- Born: Violet B. Williams 1894^{[citation needed]} Chicago, Illinois, US
- Occupation: Actress

= Violet Reed =

American actress

Violet Reed (born Violet Williams) was an American actress active in Hollywood during the silent era.

== Biography ==
Reed was born in Chicago, Illinois, to John Williams and Hanna Mattson. Her father appears to have died when she was young. She was educated in Galesburg, Illinois, and Philadelphia, Pennsylvania. She trained as an opera singer before making her way into vaudeville and then motion pictures in the early 1910s, beginning at Vitagraph and later working under contract at Biograph, Thanhauser, and Metro. In the early 1920s, her film career came to an end; she appears to have spent time traveling around Europe. It is unknown what became of her after that.

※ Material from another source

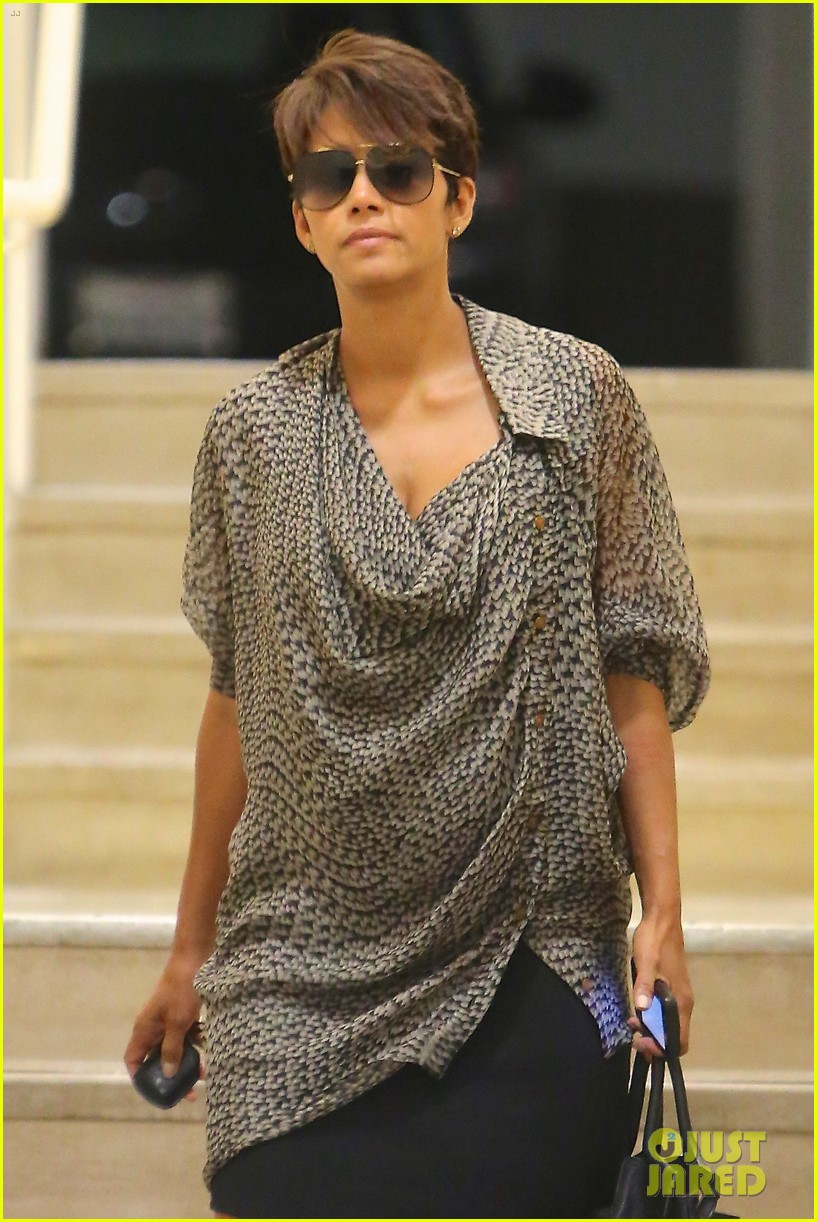 halle berry call tops bluray dvd sales charts 022903679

== Selected filmography ==

- The Man Who Lost Himself (1920)
- The Right to Lie (1919)
- The Panther Woman (1918)
- The Power and the Glory (1918)
- More Truth Than Poetry (1917)
- Exile (1917)
- The Silence Sellers (1917)
- To the Death (1917)
- The Undying Flame (1917)
- The Soul of a Magdalen (1917)
- The Eyes of the World (1917)
- The Black Butterfly (1916)
- The Gambler of the West (1915)
- Reapers of the Whirlwind (1915)
- Life's Changing Tide (1915)
- For Her Friend (1915)
- The Buckskin Shirt (1915)
- Felix Holt (1915)
- The Black Sheep (1915)
- Seekers After Romance (1915)
- The Heart of a Bandit (1915)
- The Birthday Ring (1913)
- Madonna of the Storm (1913)
- The Tongueless Man (1912)
- Tricked Into Happiness (1912)
- The Poor Relation (1912)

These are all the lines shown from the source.